In general, I try to be constructive in my comments (and I certainly hope I wasn’t rude in my comments on your paper); I just found the Kanazawaa paper particularly irritating because they seemed so confident in their results For a more typical way in which I comment on a paper, see here.
Finally, I disagree that I would’ve rejected the argument in 1953 that smoking causes cancer. The main point I’d like to make here is that my comments on Kanazawaa’s paper (and, to a lesser extent, on yours) involved the potential methodological flaw of controlling for an intermediate outcome. In a situation with outcome y, treatment T, and pre-treatment variables X, the standard approach would be to regress y on T,X, but what you did was to regress (or, in some way, model) y on z,T,X, and look at the coefficient of T. This can be a real problem (even if it didn’t make a big difference in your particular example), and the #kids example is interesting because it seems so natural to subdivide the analysis by #kids, but it can lead to problems. Also, there’s a simple check here, which is to take z out of the model.
In contrast, with the smoking analysis, you’re talking about the problem that T is endogenous. This is a different problem, no simple solution and it’s often the best you can do. To criticize studies because T is endogeous would shoot down almost all observational studies, and I’m not trying to do that.
So although I agree with the spirit of your comment (that one should have a sense of proportion in one’s criticisms), I think that I’ve actually been ok in the specifics. I suspect it’s a problem with tone rather than content.

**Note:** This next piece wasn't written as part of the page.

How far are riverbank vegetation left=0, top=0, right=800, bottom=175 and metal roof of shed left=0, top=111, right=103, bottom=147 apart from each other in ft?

In retrospect, Oswald’s comments clearly hit a nerve, since my reply was longer than his original message! In any case, he replied as follows:
I agree that it is tiresome and dangerous when researchers sound like they are unreasonably confident. Perhaps the reason that I’m gentler-spirited than I was when young is that I have seen the relentless pressure to publish sound work that will get you a small pay rise each year. Publishing our Daughters work seemed the right thing to do once Nick and I had seen the same pattern in German data. Until then, we sat on the finding. But I am conscious that, because you can be wrong and people will notice, making any unusual claim is scary.
I feel that, sometime without being conscious of it, a lot of applied researchers prefer to work — I am going to use loose language here — on an issue that is dull but is 99.9% probably true rather than something deeply inconoclastic and potentially important that is 90.0% likely to be true. They do this partly, perhaps, because subconciously they very much fear being exposed as having made an error in their conclusion. Whether or not that is rational for an individual researcher, and very likely it is, there is also, I think, a case for believing that society needs risky iconoclasm in a very deep sense and to get it that society can live with some medium-run errors (because the profession will go on correct those reasonably quickly). I shall try to think through whether there is a way to make precise my intuition here that, in a society where scholars’ scientific reputations may be damaged by one false conclusion, individual risk-aversion may be suboptimally high — from a society’s standpoint. Of course if I’m right there is a convex function of some kind at the bottom of all this.